You are viewing a plain text version of this content. The canonical link for it is here.
Posted to dev@avro.apache.org by "Jack Stockdale (JIRA)" <ji...@apache.org> on 2016/06/04 13:05:59 UTC
[jira] [Updated] (AVRO-1859) Potential Invalid memory allocation

     [ https://issues.apache.org/jira/browse/AVRO-1859?page=com.atlassian.jira.plugin.system.issuetabpanels:all-tabpanel ]

Jack Stockdale updated AVRO-1859:
---------------------------------
    Description: 
The (potential) memory issue is illustrated by the following code, which is a minimal set of steps to reproduce an issue found on a much larger real application in which avro buffers are read from a third party producer using pre-configured reader and writer schemas, which are not attached to each individual avro buffer.
-- -- --
**SHORT EXERCISE:** Continue the Avro bug report about potential invalid memory allocation, starting right after its final sentence.

**LISTED RECORDS:**
-- -- --
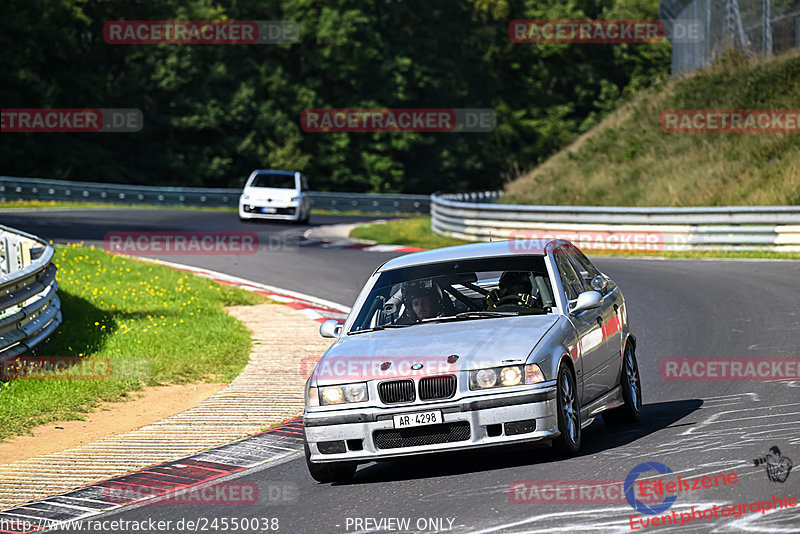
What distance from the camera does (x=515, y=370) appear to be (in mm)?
-- -- --
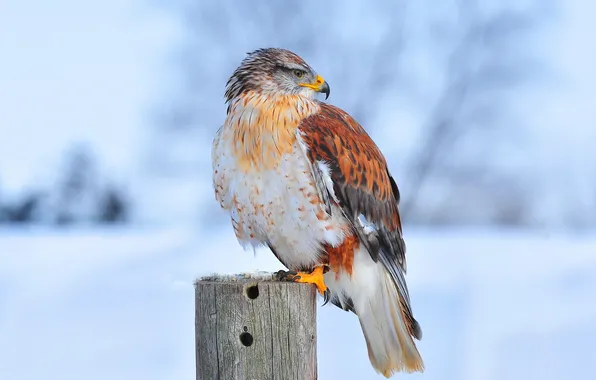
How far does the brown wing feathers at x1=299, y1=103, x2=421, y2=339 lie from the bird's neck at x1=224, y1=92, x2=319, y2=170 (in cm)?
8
-- -- --
**WRITTEN RESPONSE:**
The cause of the original problem identified was a down to a change in one of these schemas, but the sample code below shows the same effect and illustrates that without additional validation a crafted input can cause unwanted behaviour in the avro c library.

It may be that here there are additional required validation steps missing  - in which case are there any examples of how validation should be performed by the application?

Essentially a particular avro input buffer causes the library to attempt to allocate memory of  18446744073709551577 bytes in realloc.

This was caught in testing of the real application because the jemalloc memory allocator's xmalloc setting was in use, which causes an abort on any failed memory allocation.

{code}
#include "avro.h"

const char* schemaBuffer = "\
\
{\"namespace\": \"example.avro\",\
 \"type\":\"record\",\
 \"name\":\"example\",\
 \"fields\": [\
	  {\"name\": \"s1\", \"type\": \"string\"}\
 ]\
}";

int main(int argc, char* argv[])
{
  char buffer[4];
  memset(buffer,0 , sizeof(buffer));

  buffer[0] = 0x4f;

  avro_reader_t reader = avro_reader_memory(buffer, 1);
  avro_schema_t schema;

  if(!avro_schema_from_json_length(schemaBuffer, strlen(schemaBuffer), &schema) && reader)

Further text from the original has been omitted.